Quote:
Originally Posted by
SCSInet http:///forum/thread/385299/i-dont-understand-how-this-can-be-possible#post_3379255
It sounds like semantics to me. You guys are both ostensibly talking about the same thing, but in different ways.
That said though, it sounds like you are looking at it from an unusual perspective in order to downplay the often-repeated conserative line of how the bottom XX percent doesn't pay taxes.
How can you claim that they pay taxes when in the end... they really don't? If the amount of money that the government "keeps" at the end of the year is $0, then how is that paying a tax? In the end, to these people the IRS is more like a "forced savings plan" than anything else. Yeah, they may withhold, but at the end of the year, when the books are reconciled, if the total tax owed for the entire year is $0, then they did not pay taxes, it's as simple as that.
During WWII congress starting withholding taxes from payroll. Before that, people paid their taxes all at once. This was a great day for government... by doing this, they effectively obfuscated the true amount of money that a taxpayer is shelling out. Ask most people today, "How much did you pay in taxes last year" and most will tell you "Oh, I owed...." or "Oh, I got a $$$$... refund." They have no idea what they really "paid".
In the end, from your paycheck, those are not tax payments, they are tax withholdings. Payment is what happens when you file.
PS: On a side note... where it the outrage on that? The government is earning interest on all this money they are collecting from the "poor" only to ultimately hand back to them, pocketing the interest...

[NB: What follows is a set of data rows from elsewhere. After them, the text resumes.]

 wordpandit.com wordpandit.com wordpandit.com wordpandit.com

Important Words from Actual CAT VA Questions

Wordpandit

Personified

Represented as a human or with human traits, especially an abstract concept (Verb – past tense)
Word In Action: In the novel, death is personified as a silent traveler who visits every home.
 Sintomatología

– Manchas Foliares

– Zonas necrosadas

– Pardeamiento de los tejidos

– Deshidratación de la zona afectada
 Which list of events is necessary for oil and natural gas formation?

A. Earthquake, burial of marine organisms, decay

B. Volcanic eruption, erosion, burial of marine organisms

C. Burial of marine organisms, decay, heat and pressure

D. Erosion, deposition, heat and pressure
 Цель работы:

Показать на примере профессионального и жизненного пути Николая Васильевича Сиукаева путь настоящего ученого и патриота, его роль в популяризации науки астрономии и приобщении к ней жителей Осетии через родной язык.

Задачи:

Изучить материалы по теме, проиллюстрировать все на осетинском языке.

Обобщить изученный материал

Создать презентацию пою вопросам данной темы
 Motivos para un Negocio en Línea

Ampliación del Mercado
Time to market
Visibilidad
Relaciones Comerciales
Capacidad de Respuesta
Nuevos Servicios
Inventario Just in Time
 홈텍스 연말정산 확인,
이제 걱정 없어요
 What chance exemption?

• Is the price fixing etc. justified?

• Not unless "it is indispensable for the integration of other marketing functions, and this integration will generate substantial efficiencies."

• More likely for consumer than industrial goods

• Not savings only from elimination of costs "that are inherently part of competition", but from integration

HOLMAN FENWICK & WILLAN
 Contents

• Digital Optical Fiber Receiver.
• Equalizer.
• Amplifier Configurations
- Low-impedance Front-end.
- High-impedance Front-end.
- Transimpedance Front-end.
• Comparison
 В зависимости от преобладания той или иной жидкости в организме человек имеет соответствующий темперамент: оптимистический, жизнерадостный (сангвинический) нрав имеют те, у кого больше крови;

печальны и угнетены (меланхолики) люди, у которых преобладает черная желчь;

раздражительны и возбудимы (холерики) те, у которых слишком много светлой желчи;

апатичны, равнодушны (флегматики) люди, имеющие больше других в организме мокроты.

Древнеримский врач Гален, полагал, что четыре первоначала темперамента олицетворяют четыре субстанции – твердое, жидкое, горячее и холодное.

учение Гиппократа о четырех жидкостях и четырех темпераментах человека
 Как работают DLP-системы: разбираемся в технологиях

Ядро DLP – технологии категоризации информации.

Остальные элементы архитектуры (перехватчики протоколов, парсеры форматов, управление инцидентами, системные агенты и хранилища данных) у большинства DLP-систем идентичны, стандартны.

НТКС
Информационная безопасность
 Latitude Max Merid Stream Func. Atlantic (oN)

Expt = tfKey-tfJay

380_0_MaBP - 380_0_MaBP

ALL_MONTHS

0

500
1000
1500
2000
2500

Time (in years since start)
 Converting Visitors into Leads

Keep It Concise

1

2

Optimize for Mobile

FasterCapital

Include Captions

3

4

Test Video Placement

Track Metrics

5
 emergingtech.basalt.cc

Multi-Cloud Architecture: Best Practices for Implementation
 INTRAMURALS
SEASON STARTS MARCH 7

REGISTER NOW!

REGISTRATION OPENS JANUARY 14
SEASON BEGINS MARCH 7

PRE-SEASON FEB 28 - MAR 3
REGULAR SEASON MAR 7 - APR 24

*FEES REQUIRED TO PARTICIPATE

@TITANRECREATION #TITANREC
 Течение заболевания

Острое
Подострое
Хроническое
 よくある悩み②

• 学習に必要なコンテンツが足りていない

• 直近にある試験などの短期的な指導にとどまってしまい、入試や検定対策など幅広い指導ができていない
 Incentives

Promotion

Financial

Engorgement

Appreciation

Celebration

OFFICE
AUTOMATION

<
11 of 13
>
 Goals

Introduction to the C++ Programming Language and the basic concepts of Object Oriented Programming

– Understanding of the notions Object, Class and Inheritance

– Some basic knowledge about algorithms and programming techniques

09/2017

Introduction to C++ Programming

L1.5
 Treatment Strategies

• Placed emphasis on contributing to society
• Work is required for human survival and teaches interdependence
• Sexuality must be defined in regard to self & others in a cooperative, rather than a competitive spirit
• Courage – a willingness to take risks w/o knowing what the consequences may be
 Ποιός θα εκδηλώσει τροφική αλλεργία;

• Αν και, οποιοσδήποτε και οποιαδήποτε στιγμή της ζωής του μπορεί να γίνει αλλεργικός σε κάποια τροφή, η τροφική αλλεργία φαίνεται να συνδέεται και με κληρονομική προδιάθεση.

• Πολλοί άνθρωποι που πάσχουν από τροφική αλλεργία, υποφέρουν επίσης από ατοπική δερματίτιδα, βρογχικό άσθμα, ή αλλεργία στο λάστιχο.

You are absolutely correct SCSI. But that's the result of a convoluted tax system. As you, I do not understand why most perople don't complain about the Feds using their tax dollars as 'free loans' to use in all their pork-filled projects. I try to play the "exemption game" with my wife's income to try and get our 'total tax' as close to zero as possible when it comes to filing our tax returns. It's interesting when you talk to some people, and they brag about this huge tax return they received. It gives them the sense of accomplishment that they "gave the IRS the Big Middle Finger", when in reality they are just screwing themselves.